Buttery, crispy, gooey—cookies don’t get better than this!

Preheat oven to 350 degrees F. line 2 sheet pans with Silpat mats or parchment paper.
In a mixer bowl, cream the butter & sugar until pale & creamy.
Add egg and vanilla, beat until combined, scraping down the sides of bowl if needed.
Whisk together flour & salt. Gradually add to butter mixture and beat until smooth.
Using a medium cookie scoop, (1 1/2T) scoop dough and roll into a ball. Place cookie on prepared pan.
Gently make an indentation in the center of each cookie using your thumb or the back of a melon baller.
Refrigerate shaped cookie until firm, about 15 Minutes.
Bake until edges are lightly golden, about 10 Minutes to 12 Minutes. Press in the centers again if they are not so deep.

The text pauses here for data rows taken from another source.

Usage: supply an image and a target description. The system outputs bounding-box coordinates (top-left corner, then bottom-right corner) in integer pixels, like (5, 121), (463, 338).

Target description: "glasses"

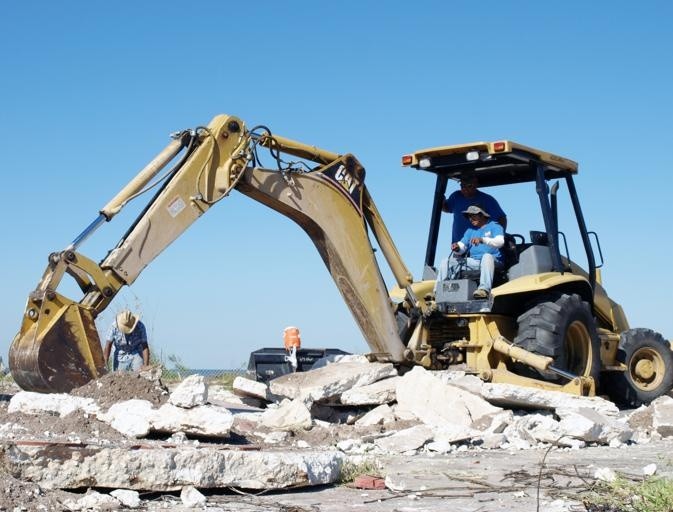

(460, 183), (472, 188)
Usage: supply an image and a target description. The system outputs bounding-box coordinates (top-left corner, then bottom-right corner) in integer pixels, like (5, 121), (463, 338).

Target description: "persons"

(438, 172), (507, 243)
(102, 309), (149, 374)
(423, 200), (505, 301)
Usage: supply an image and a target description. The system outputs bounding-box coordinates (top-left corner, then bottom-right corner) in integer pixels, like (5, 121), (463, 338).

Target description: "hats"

(460, 205), (491, 219)
(111, 308), (141, 335)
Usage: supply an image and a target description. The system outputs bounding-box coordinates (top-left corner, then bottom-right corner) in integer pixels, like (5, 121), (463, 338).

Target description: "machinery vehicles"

(6, 110), (673, 399)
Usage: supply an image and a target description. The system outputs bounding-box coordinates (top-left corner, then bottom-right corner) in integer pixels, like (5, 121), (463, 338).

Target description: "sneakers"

(472, 288), (488, 299)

Remove from oven and let cool completely.
Heat heavy cream in a small saucepan until bubbles form around the edges.
Place chopped chocolate in a small bowl and pour heated cream over.
Let sit one minute to melt the chocolate. Stir gently to combine.
Add the dulce de leche and stir until smooth.
Pour ganache into a disposable piping bag. Snip a small hole at the tip and fill each thumbprint cavity. Drizzle with white chocolate to garnish.